DOCTOR'S VIEW ARCHIVE

Vitamin E May Cut The Risk Of Prostate Cancer

PARIS-Vitamin E lowered the incidence of prostate cancer by a third in a large study of smokers in Finland but beta carotene, a form of vitamin A, did not give similar benefit.

Prostate cancer is the most frequently diagnosed cancer in U.S. males. It is estimated that there will be more than 180,000 cases in 1998 along with close to 40,000 deaths. African-American men have the highest rates of prostate cancer in the U.S.

Both vitamin E and beta carotene are anti-oxidants, compounds thought to prevent carcinogens (cancer-causing agents) from damaging the DNA and so setting the stage for cancer.

In the Finnish study, vitamin E was tested in the form of alpha tocopherol. It appeared to protect also against colorectal and lung cancer, but the protection was nowhere as great as against prostate cancer.

The trial, dubbed the Alpha-Tocopherol, Beta-Carotene Cancer Prevention Study (ATBC Study), was carried out by the U.S. National Cancer Institute and the National Public Health Institute of Finland. The report by O.P. Heinonen and colleagues appeared in the March 18, 1998, issue of the Journal of the National Cancer Institute.

The ATBC study included some 29 thousand males, all smokers, age 50 to 69. The men were divided into four groups of equal size. One group took beta carotene. Another took vitamin E. Still another took both beta carotene and vitamin E. And the last group merely took a placebo (an inactive pill that looked like these vitamins).

Women were not included in the ATBC study because their rate of lung cancer was much lower than the rate for Finnish men. (In 1985, the annual age-adjusted lung cancer rate was 67 cases per 100,000 men compared to 8 cases per 100,000 women in Finland).

The men taking vitamin E (alone or with beta carotene) had 32% fewer cases of prostate cancer after 5-8 years. And there were 41% fewer deaths from prostate cancer in men on vitamin E, suggesting it may impede the progression of a prostate tumor to a more malignant state. (Many older men have tiny microscopic areas of cancer in the prostate but fortunately most do not progress to life-threatening disease).

The vitamin E dosage used in the ATBC study was 50 milligrams a day, the equivalent of 50 international units (i.u.). (Multivitamins generally contain about 30 i.u. of vitamin E while single supplements most often have a minimum of 100 i.u of vitamin E). The dose of 50 i.u. in the Finnish study is about five times the Recommended Dietary Allowance. of vitamin E for men and about three times what most people get from food.

Foods rich in vitamin E include vegetable oils (particularly those from safflower, sunflower and cotton seeds), grains, and nuts. The leading sources of vitamin E in the U.S. diet include salad dressings and mayonnaise, margarine, cake, cookies, donuts, and eggs. To ingest 50 international units of vitamin E from such foods would mean also taking in a great deal of extra fat, not necessarily a good idea.
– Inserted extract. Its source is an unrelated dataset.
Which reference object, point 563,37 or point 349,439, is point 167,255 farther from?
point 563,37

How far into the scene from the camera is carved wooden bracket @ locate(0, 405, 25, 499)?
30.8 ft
Vitamin E supplements may also not be free of risk. Among those taking it in the study, there were 66 deaths from the cerebral hemorrhage compared with 44 such deaths among the men not taking vitamin E.

Finland was selected as the site for the ATBC study because it has a high lung cancer rate in men (thought to be due mainly to cigarette smoking), it has a clinic system for screening and treating lung diseases (through which smokers could participate in the study) and it has a national cancer registry to track all known cases of cancer (important in such a large trial).

The National Cancer Institute provided about $20 million over 10 years for the trial, with a similar sum contributed by Finland. The pharmaceutical firm Hoffmann-LaRoche supplied the 60 million pills the men took during the trial.

Since a large dose of vitamin E provided significant protection against prostate cancer in this study, should everyone (or all men at least) start taking vitamin E supplements? The answer is "no."

Just as Finland has features helpful to undertake such a study, it also has certain limitations. The overall population in Finland is much more uniform with far less ethnic and racial diversity than in many other countries such as the U.S. Other populations therefore clearly need to be tested. Finland aside, a result of this importance requires confirmation.

It is clearly premature to recommend vitamin E supplementation for prostate cancer prevention. Nevertheless, we do recommend that readers stay alerted for further information in this area.